Graeme Cant wrote:
FLARM is directed see and avoid. It's to direct your lookout, not
replace it. Making it mandatory would waste the money of the vigilant
few and encourage the worst habits of the complacent. We have enough
bureaucracy, lets leave it optional. The element of uncertainty will
help keep us all looking.
Although seriously perverted in the detail, this is correct in so far as
FLARM is directed see and avoid.
Where this analysis falls off the rails is the assertion that an element
of uncertainty will "help keep us all looking out".
Were that true, then we would have devices fitted to our parachutes that
would randomly disable them so to encourage us to avoid their use after
a collision! I certainly am not aware of any such device, but perhaps
the author of the above remarks can sell you one as he, of course,
always flies with such a device.
Back in the real world, those of us who have now flown many competition
and club hours with FLARMs are convinced of their value by our experience.
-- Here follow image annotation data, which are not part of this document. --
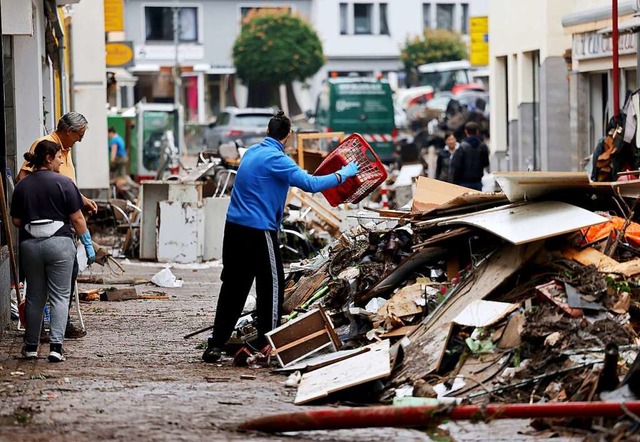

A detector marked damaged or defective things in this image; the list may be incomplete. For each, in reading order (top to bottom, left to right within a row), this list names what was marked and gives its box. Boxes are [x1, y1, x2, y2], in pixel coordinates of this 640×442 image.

broken wooden board [496, 172, 592, 203]
broken wooden board [440, 200, 608, 245]
broken wooden board [264, 308, 340, 366]
broken wooden board [396, 242, 540, 386]
broken wooden board [294, 340, 390, 406]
I - and indeed every single pilot I have spoken with about using FLARM -
have experienced FLARM pointing out a glider too us before we had
acquired it through our scan.
Of course, it would be possible to claim that this just proves that our
scans were inadequate - which obviously they were as we did not see the
gliders before FLARM pointed out to us. However, this entirely misses
the point that, for competition pilots, we are talking about probably
the most collision and look out aware group of pilots in Australia. If
their scan is missing gliders, what about the average club pilot?
The simple fact of the matter is that no scan is ever going to be
perfect (even allowing for blind spots, which all gliders have). FLARM
augments our scan, it can never replace it.
Even if every glider was fitted with FLARM (and ignoring the possibility
of FLARM failures from whatever cause), we would still need to maintain
an excellent scan: I see no evidence that wedge tailed eagles (or other
large birds) are under any evolutionary pressure to evolve FLARM units
(to name but one of many non-FLARMed airspace users).
FLARM is a great way of augmenting our lookout, as it helps us find
those airspace users that are proven to present the highest collision
risk: other gliders (and glider tugs).